Telling Your Life Story:
21 Preparation Prompts for Your Video Interview
Remember: Everyone’s story is different, there are no right or wrong answers, no boring or uninteresting stories—only your story matters.
- Who was your best friend growing up?
- What pets did you have? What was/were their names? Describe them. How long did you have them? How did you feel when you lost them?
- Describe your favorite family meal. Where did you eat—around the dinner table? In front of the TV or radio?
- When did you eat, and why that hour?
- What games did you play growing up?
- What was your “secret” place to go when you wanted to be alone or feel safe?
- What was your first job?
- Do you remember your grandparents or great-grandparents?
- Who was your first love?
- Describe your first date.
- How did you learn to drive? What was your first car?
- What places did you used to go? What did you used to do for vacations?

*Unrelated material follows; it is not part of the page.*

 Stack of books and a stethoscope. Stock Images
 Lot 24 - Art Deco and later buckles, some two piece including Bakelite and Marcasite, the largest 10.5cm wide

- What were some of the important places from your childhood?
- Are there smells, sounds, or tastes that take you back home? (a particular perfume, your dad’s aftershave, rotting leaves in the fall, a particular meal?)
- What were some traditions your family observed during your early life? Do any of those traditions survive to this day in your family?
- Were there particular phrases your parents said that stayed with you?
- Describe a turning point in your life. Explore the past, present, and future around that experience. (Including what you may have done during the Great Depression or the war(s).)
- Which one of your parents are you most like? How do you you feel about it?
- Was there a particular person that inspired you? Or an event or experience that had a significant impact on your life?
- What was one of your favorite songs that elicits strong memories or feelings?
- Do you have any keepsakes or photographs that you hold on to—either still in your possession or your recall.
Everybody is different—different stories, experiences, family relationships. Life is not only good memories. Some of the greatest influences on our lives are the challenges, and the challenging people we encountered along the way. Those may include our parents, being bullied in school, terrible bosses, difficult relationships.
An oral history is more than an dispassionate account of one’s growing up and growing old, it is a time to find reconciliation, a passing on of life’s lessons learned, a discovery of what is important, now that you have had the opportunity to process your experiences. Even more important;y, your oral history is a legacy that can be shared with those who follow.